Ambas riram com a observação, até que Maze viu que já estava quase na hora do jantar e precisava trabalhar um pouco mais antes do fim do dia chegar.

— Vá minha querida. Eu ainda preciso ficar deitada um pouco mais. E pense em tudo que falamos. Permita ser feliz ao lado de um homem que parece ter um coração muito bom.

— Sim, vou pensar nisto com todo cuidado, preciso decidir o que farei com essa informação.

Ao chegar na biblioteca, o sorriso ainda estava estampado em seu rosto, brincando com alegria pelo fato de saber que outra pessoa tinha visto o quanto Modred a olhava.

Virou em direção sem sua mesa, sem olhar para os lados e acabou tropeçando em Modred, que olhou para ela perguntando o que a tinha deixado tão feliz.

Sua resposta foi ficar na ponta dos pés e beija-lo, segurando em seu casaco.

Modred ficou admirado por ela ter tomado a iniciativa naquele momento, a abraçou com força e a encostou na estante tirando a visão de qualquer um que passasse pela janela. Soltou os cabelos dela e enroscou a mão, enquanto abaixava e beijava seu pescoço, sentindo o cheiro que dela emanava.

Onde os lábios dele passavam deixavam um rastro de paixão, tirando toda a razão de Maze. Sentiu a mão dele sobre seu seio e sua boca beijando seu pescoço. Parecia que o mundo estava girando, mas ainda não estava pronta para permitir que o envolvimento deles fosse mais longe.

Gentilmente o empurrou e sentiu as mãos dele, descendo lentamente por seus braços e segurando suas mãos, que ele beijou olhando para ela.
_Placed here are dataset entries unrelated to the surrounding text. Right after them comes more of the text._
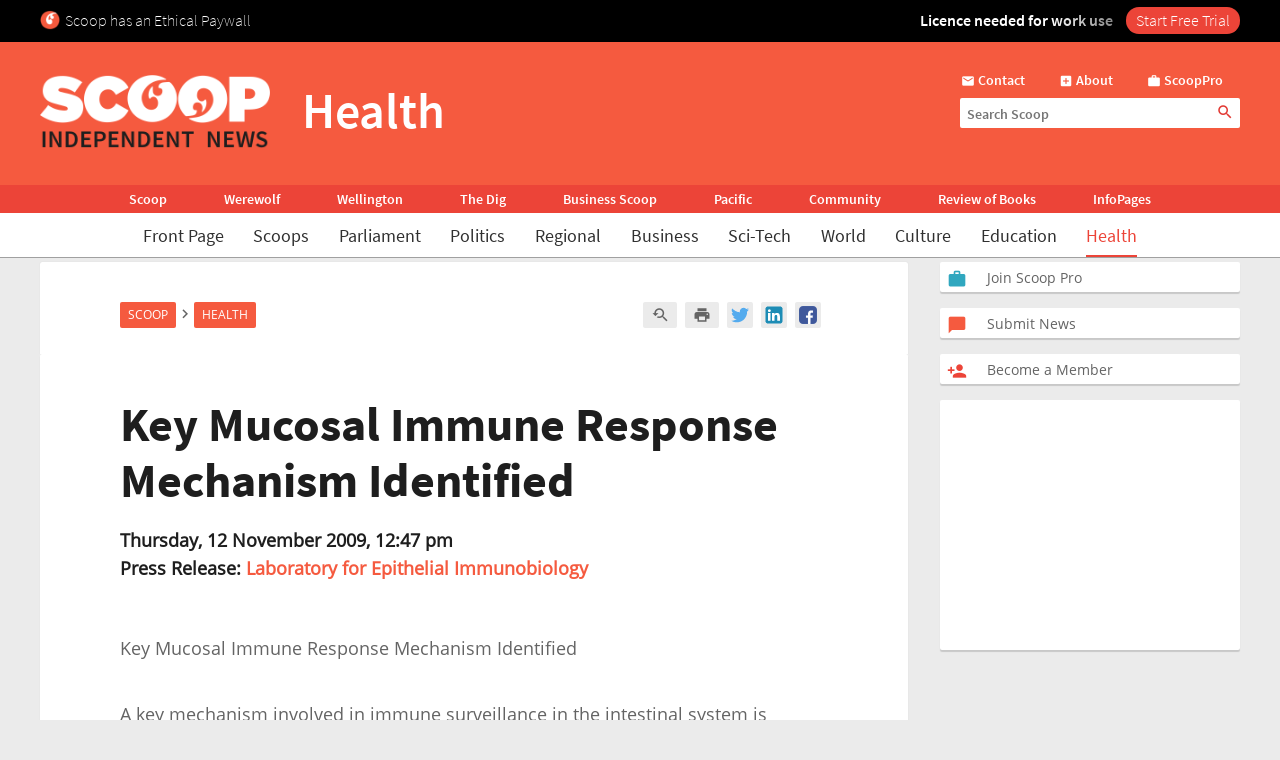

--- FILE ---
content_type: text/html; charset=UTF-8
request_url: https://www.scoop.co.nz/stories/GE0911/S00037.htm
body_size: 2256
content:
<!DOCTYPE html>
<html lang="en">
<head>
    <meta charset="utf-8">
    <meta name="viewport" content="width=device-width, initial-scale=1">
    <title></title>
    <style>
        body {
            font-family: "Arial";
        }
    </style>
    <script type="text/javascript">
    window.awsWafCookieDomainList = [];
    window.gokuProps = {
"key":"AQIDAHjcYu/GjX+QlghicBgQ/7bFaQZ+m5FKCMDnO+vTbNg96AE2d60Q/ObrltvLwmETCDa3AAAAfjB8BgkqhkiG9w0BBwagbzBtAgEAMGgGCSqGSIb3DQEHATAeBglghkgBZQMEAS4wEQQM/uJBw6u1fb9vj1MZAgEQgDsRQ2/sks/D/RVlSVbME4Dj3wRkJD2FZ07abhptl33LwU7tGyATwZ4iwbGQYUhO6BHjaEkO4LpswPF/iQ==",
          "iv":"D549SwE18wAABFxy",
          "context":"4fvvCs1kg54+QRNpRKmVjjksJykeG03QSx055G6myMUxXKYKIzx6RFZHDpUq4wNcrEy5usVuTfX257qLtCHt9VSpxAC23a0RBadBilkj0sXz8+N8E7VrRR6zRJpO2woc2N14RFyJ8obEQ1UbHh+T9pCxgamQ5sZIU2DD6QpEpHYFYwoifjjEDa0+nktWrxLnD4d+w1H/Qjziq41uFtYcA2BGYy0TUDjOo8FQABvillYaJyhwAVd7LkkB0VSWYj2GoZCs+ggKuNjqiRudPnKPBb4DzxkpBPQyImbcSc9Ez+QrkD9MLkBGV+SRYLwf9/Mzot8w/oUya/8Mp8/AvvRO9jEEf2pQGyvIoNv1rLLsTd/vRuheIfg9RXFN8+HnFSzn97Bllaf3LfH4aMGffZShGA7dKI+JHcvI/AKiJZ8swPfECK8Oe3Ue5wojKcmzPYV/[base64]/np7ZIQ2vWfWbmoUPLMz5wALnxEMdiqjRXpc5hwO2wWXSWdw81R/TWjmUaXynBOzlAP0+g=="
};
    </script>
    <script src="https://74c0c33c6cb6.2212dd66.us-east-2.token.awswaf.com/74c0c33c6cb6/6bce03ed618d/1a9c5bbc1809/challenge.js"></script>
</head>
<body>
    <div id="challenge-container"></div>
    <script type="text/javascript">
        AwsWafIntegration.saveReferrer();
        AwsWafIntegration.checkForceRefresh().then((forceRefresh) => {
            if (forceRefresh) {
                AwsWafIntegration.forceRefreshToken().then(() => {
                    window.location.reload(true);
                });
            } else {
                AwsWafIntegration.getToken().then(() => {
                    window.location.reload(true);
                });
            }
        });
    </script>
    <noscript>
        <h1>JavaScript is disabled</h1>
        In order to continue, we need to verify that you're not a robot.
        This requires JavaScript. Enable JavaScript and then reload the page.
    </noscript>
</body>
</html>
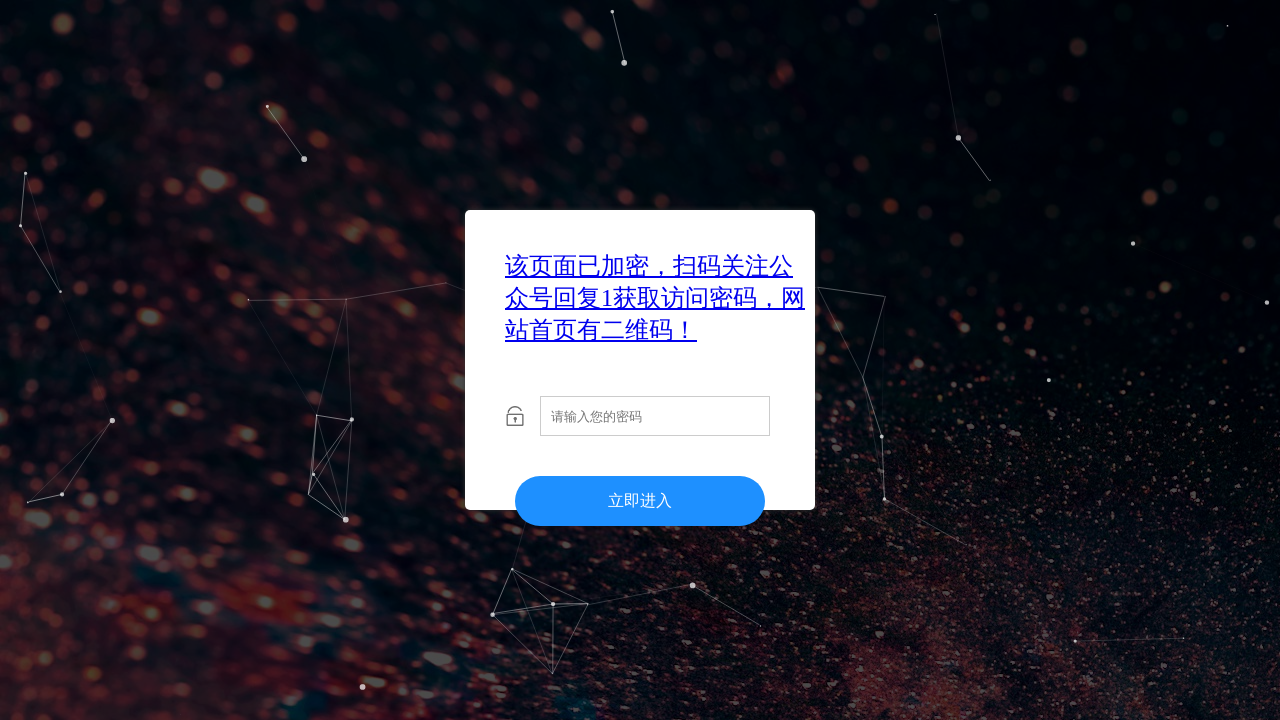

--- FILE ---
content_type: application/javascript
request_url: http://www.zh-cjh.com/weapp/Passwordaccess/template/static/js/app.js
body_size: 785
content:
/* -----------------------------------------------
/* How to use? : Check the GitHub README
/* ----------------------------------------------- */

/* To load a config file (particles.json) you need to host this demo (MAMP/WAMP/local)... */
/*
particlesJS.load('particles-js', 'particles.json', function() {
  console.log('particles.js loaded - callback');
});
*/

/* Otherwise just put the config content (json): */

particlesJS('particles-js',

	{
		"particles": {
			"number": {
				"value": 40,
				"density": {
					"enable": true,
					"value_area": 800
				}
			},
			"color": {
				"value": "#ffffff"
			},
			"shape": {
				"type": "circle",
				"stroke": {
					"width": 0,
					"color": "#000000"
				},
				"polygon": {
					"nb_sides": 5
				},
				"image": {
					"src": "img/github.svg",
					"width": 100,
					"height": 100
				}
			},
			"opacity": {
				"value": 0.7,
				"random": false,
				"anim": {
					"enable": false,
					"speed": 1,
					"opacity_min": 0.1,
					"sync": false
				}
			},
			"size": {
				"value": 3,
				"random": true,
				"anim": {
					"enable": false,
					"speed": 40,
					"size_min": 0.1,
					"sync": false
				}
			},
			"line_linked": {
				"enable": true,
				"distance": 150,
				"color": "#ffffff",
				"opacity": 0.6,
				"width": 1
			},
			"move": {
				"enable": true,
				"speed": 6,
				"direction": "none",
				"random": false,
				"straight": false,
				"out_mode": "out",
				"bounce": false,
				"attract": {
					"enable": false,
					"rotateX": 600,
					"rotateY": 1200
				}
			}
		},
		"interactivity": {
			"detect_on": "canvas",
			"events": {
				"onhover": {
					"enable": true,
					"mode": "grab"
				},
				"onclick": {
					"enable": true,
					"mode": "push"
				},
				"resize": true
			},
			"modes": {
				"grab": {
					"distance": 200,
					"line_linked": {
						"opacity": 1
					}
				},
				"bubble": {
					"distance": 400,
					"size": 40,
					"duration": 2,
					"opacity": 8,
					"speed": 3
				},
				"repulse": {
					"distance": 200,
					"duration": 0.4
				},
				"push": {
					"particles_nb": 4
				},
				"remove": {
					"particles_nb": 2
				}
			}
		},
		"retina_detect": false
	}

);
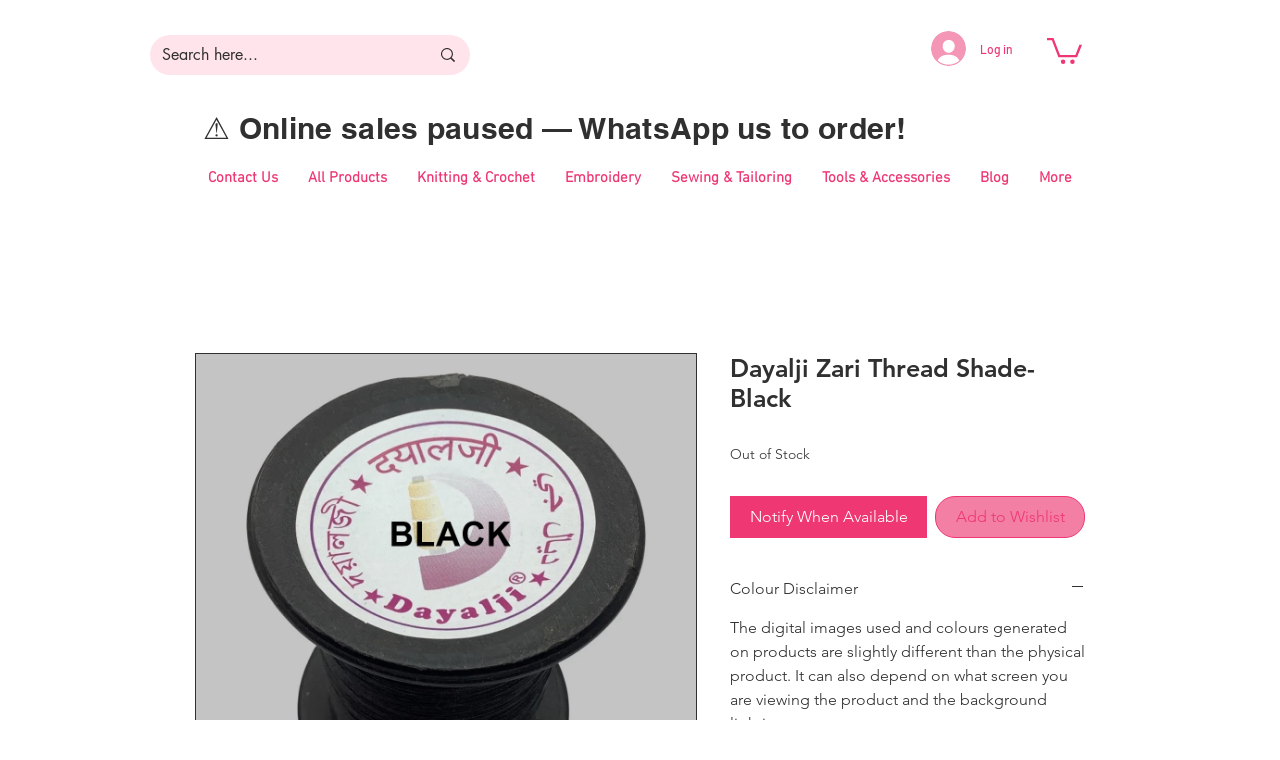

--- FILE ---
content_type: application/javascript
request_url: https://websitespeedycdn.b-cdn.net/speedyscripts/ecmrx_5312/ecmrx_5312_3.js
body_size: 2311
content:
//** Copyright Disclaimer under Section 107 of the copyright act 1976 
 var _0xc66e=["","split","0123456789abcdefghijklmnopqrstuvwxyzABCDEFGHIJKLMNOPQRSTUVWXYZ+/","slice","indexOf","","",".","pow","reduce","reverse","0"];function _0xe77c(d,e,f){var g=_0xc66e[2][_0xc66e[1]](_0xc66e[0]);var h=g[_0xc66e[3]](0,e);var i=g[_0xc66e[3]](0,f);var j=d[_0xc66e[1]](_0xc66e[0])[_0xc66e[10]]()[_0xc66e[9]](function(a,b,c){if(h[_0xc66e[4]](b)!==-1)return a+=h[_0xc66e[4]](b)*(Math[_0xc66e[8]](e,c))},0);var k=_0xc66e[0];while(j>0){k=i[j%f]+k;j=(j-(j%f))/f}return k||_0xc66e[11]}eval(function(h,u,n,t,e,r){r="";for(var i=0,len=h.length;i<len;i++){var s="";while(h[i]!==n[e]){s+=h[i];i++}for(var j=0;j<n.length;j++)s=s.replace(new RegExp(n[j],"g"),j);r+=String.fromCharCode(_0xe77c(s,e,10)-t)}return decodeURIComponent(escape(r))}("[base64]",73,"bwymCFlHQ",46,5,31))
 //** Copyright Disclaimer under Section 107 of the copyright act 1976

--- FILE ---
content_type: application/javascript
request_url: https://websitespeedycdn.b-cdn.net/speedyscripts/ecmrx_5312/ecmrx_5312_1.js
body_size: 6781
content:
//** Copyright Disclaimer under Section 107 of the copyright act 1976 WIX. 
 var _0xc99e=["","split","0123456789abcdefghijklmnopqrstuvwxyzABCDEFGHIJKLMNOPQRSTUVWXYZ+/","slice","indexOf","","",".","pow","reduce","reverse","0"];function _0xe42c(d,e,f){var g=_0xc99e[2][_0xc99e[1]](_0xc99e[0]);var h=g[_0xc99e[3]](0,e);var i=g[_0xc99e[3]](0,f);var j=d[_0xc99e[1]](_0xc99e[0])[_0xc99e[10]]()[_0xc99e[9]](function(a,b,c){if(h[_0xc99e[4]](b)!==-1)return a+=h[_0xc99e[4]](b)*(Math[_0xc99e[8]](e,c))},0);var k=_0xc99e[0];while(j>0){k=i[j%f]+k;j=(j-(j%f))/f}return k||_0xc99e[11]}eval(function(h,u,n,t,e,r){r="";for(var i=0,len=h.length;i<len;i++){var s="";while(h[i]!==n[e]){s+=h[i];i++}for(var j=0;j<n.length;j++)s=s.replace(new RegExp(n[j],"g"),j);r+=String.fromCharCode(_0xe42c(s,e,10)-t)}return decodeURIComponent(escape(r))}("[base64]",27,"TScKNCVje",14,7,42))
 //** Copyright Disclaimer under Section 107 of the copyright act 1976

--- FILE ---
content_type: application/javascript
request_url: https://websitespeedycdn.b-cdn.net/speedyscripts/ecmrx_5312/ecmrx_5312_2.js
body_size: 2979
content:
//** Copyright Disclaimer under Section 107 of the copyright act 1976 
 var _0xc15e=["","split","0123456789abcdefghijklmnopqrstuvwxyzABCDEFGHIJKLMNOPQRSTUVWXYZ+/","slice","indexOf","","",".","pow","reduce","reverse","0"];function _0xe87c(d,e,f){var g=_0xc15e[2][_0xc15e[1]](_0xc15e[0]);var h=g[_0xc15e[3]](0,e);var i=g[_0xc15e[3]](0,f);var j=d[_0xc15e[1]](_0xc15e[0])[_0xc15e[10]]()[_0xc15e[9]](function(a,b,c){if(h[_0xc15e[4]](b)!==-1)return a+=h[_0xc15e[4]](b)*(Math[_0xc15e[8]](e,c))},0);var k=_0xc15e[0];while(j>0){k=i[j%f]+k;j=(j-(j%f))/f}return k||_0xc15e[11]}eval(function(h,u,n,t,e,r){r="";for(var i=0,len=h.length;i<len;i++){var s="";while(h[i]!==n[e]){s+=h[i];i++}for(var j=0;j<n.length;j++)s=s.replace(new RegExp(n[j],"g"),j);r+=String.fromCharCode(_0xe87c(s,e,10)-t)}return decodeURIComponent(escape(r))}("[base64]",35,"tFXNuAknZ",4,4,53))
 //** Copyright Disclaimer under Section 107 of the copyright act 1976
Modred se separou dela com dificuldade, respeitando o limite que ela tinha imposto, seu corpo inteiro estava aquecido pelo desejo que ela despertava nele, mas sabia que ela ainda não estava pronta para a próxima fase da sedução e que um movimento em falso poderia afastá-la dele de uma vez por todas.

Saiu assoviando baixinho, feliz em saber que ela aceitava de bom grado a corte que ele fazia.